Quote the material word for word, from the line with "Looking carefully, would" up to and including the line with "339 centimetres".

--- Data for this exercise ---
════════════════════

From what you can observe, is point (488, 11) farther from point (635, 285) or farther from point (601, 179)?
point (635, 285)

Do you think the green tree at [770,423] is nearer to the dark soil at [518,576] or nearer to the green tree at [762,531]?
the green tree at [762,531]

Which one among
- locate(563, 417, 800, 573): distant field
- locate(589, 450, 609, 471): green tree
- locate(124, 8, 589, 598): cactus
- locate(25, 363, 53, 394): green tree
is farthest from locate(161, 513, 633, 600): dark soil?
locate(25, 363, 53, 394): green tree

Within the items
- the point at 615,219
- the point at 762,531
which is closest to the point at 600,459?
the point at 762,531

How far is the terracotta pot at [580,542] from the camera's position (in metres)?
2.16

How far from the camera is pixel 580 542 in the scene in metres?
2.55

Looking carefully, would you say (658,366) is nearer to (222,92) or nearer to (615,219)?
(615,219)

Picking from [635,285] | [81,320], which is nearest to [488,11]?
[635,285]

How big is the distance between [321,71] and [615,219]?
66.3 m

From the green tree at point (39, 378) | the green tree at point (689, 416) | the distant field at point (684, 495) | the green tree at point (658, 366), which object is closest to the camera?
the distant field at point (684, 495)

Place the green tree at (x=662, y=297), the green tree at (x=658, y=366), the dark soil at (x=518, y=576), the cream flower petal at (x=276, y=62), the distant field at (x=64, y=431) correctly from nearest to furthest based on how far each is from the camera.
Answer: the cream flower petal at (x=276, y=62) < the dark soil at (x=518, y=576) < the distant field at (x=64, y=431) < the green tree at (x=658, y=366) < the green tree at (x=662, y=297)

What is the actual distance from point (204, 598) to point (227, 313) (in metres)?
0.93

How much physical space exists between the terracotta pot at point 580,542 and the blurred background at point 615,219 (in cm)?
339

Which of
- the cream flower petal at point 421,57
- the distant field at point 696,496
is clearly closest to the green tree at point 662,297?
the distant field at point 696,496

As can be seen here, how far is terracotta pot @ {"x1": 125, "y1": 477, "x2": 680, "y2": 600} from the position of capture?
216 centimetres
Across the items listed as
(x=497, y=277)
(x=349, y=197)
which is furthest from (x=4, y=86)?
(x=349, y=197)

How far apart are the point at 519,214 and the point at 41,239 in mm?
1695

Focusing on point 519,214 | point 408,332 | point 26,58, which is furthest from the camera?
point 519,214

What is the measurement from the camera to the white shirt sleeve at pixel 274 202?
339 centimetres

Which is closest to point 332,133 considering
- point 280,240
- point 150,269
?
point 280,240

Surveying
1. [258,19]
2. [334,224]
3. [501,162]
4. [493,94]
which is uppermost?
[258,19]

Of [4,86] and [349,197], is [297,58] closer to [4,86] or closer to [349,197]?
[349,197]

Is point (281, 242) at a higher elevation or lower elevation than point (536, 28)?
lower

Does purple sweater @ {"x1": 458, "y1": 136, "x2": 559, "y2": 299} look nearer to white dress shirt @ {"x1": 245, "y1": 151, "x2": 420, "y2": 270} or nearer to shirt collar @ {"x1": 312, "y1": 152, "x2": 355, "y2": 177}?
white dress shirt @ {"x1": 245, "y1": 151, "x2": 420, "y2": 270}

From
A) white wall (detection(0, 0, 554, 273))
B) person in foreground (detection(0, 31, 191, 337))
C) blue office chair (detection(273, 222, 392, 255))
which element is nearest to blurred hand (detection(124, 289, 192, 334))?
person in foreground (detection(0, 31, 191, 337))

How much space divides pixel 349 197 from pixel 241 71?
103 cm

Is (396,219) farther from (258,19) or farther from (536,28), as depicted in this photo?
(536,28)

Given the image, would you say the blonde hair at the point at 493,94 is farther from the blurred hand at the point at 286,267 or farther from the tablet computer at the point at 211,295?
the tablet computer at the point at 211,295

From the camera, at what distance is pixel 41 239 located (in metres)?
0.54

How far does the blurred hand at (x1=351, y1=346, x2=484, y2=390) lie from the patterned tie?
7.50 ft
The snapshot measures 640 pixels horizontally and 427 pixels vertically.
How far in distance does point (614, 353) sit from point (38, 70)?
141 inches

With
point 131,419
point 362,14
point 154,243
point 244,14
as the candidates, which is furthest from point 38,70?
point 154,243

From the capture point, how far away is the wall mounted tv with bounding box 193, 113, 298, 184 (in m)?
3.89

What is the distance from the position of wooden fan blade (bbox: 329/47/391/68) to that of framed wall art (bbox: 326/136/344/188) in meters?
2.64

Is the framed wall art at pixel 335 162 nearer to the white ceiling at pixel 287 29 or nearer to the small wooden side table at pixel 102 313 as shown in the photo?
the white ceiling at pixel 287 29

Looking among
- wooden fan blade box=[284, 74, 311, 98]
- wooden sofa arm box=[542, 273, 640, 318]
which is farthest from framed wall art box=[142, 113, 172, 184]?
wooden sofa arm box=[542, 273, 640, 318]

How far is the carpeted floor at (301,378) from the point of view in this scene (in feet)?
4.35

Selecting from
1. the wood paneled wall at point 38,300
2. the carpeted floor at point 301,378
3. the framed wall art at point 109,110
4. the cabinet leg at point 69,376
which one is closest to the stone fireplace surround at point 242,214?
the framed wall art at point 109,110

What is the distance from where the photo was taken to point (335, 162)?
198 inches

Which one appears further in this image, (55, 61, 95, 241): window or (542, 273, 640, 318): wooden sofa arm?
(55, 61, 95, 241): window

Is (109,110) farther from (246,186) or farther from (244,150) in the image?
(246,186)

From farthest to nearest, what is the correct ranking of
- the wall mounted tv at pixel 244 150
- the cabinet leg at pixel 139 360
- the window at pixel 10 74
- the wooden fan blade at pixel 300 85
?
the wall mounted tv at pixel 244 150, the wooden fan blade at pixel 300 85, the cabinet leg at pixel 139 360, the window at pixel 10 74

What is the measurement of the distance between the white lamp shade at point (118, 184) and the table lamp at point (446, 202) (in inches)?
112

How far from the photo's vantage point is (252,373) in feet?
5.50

════════════════════

--- Solved problem ---
Looking carefully, would you say (658,366) is nearer to (222,92) or nearer to (615,219)?
(615,219)

Picking from [635,285] | [81,320], which is nearest to [488,11]?
[635,285]

How big is the distance between [321,71] and [615,219]?
66.3 m

From the green tree at point (39, 378) | the green tree at point (689, 416) | the distant field at point (684, 495) | the green tree at point (658, 366), which object is closest to the camera?
the distant field at point (684, 495)

Place the green tree at (x=662, y=297), the green tree at (x=658, y=366), the dark soil at (x=518, y=576), the cream flower petal at (x=276, y=62), the distant field at (x=64, y=431) correctly from nearest to furthest based on how far each is from the camera.
Answer: the cream flower petal at (x=276, y=62) < the dark soil at (x=518, y=576) < the distant field at (x=64, y=431) < the green tree at (x=658, y=366) < the green tree at (x=662, y=297)

What is the actual distance from point (204, 598) to point (227, 313) (in metres)?
0.93

How much physical space exists between the terracotta pot at point 580,542 and the blurred background at point 615,219 (in cm)?
339

Which of
- the cream flower petal at point 421,57
- the distant field at point 696,496
is clearly closest to the green tree at point 662,297?
the distant field at point 696,496

As can be seen here, how far is terracotta pot @ {"x1": 125, "y1": 477, "x2": 680, "y2": 600} from the position of capture?
216 centimetres
Across the items listed as
(x=497, y=277)
(x=349, y=197)
which is furthest from (x=4, y=86)?
(x=349, y=197)

How far apart are the point at 519,214 and the point at 41,239 in mm?
1695

Focusing on point 519,214 | point 408,332 | point 26,58, which is furthest from the camera?
point 519,214

What is the measurement from the camera to the white shirt sleeve at pixel 274 202?
339 centimetres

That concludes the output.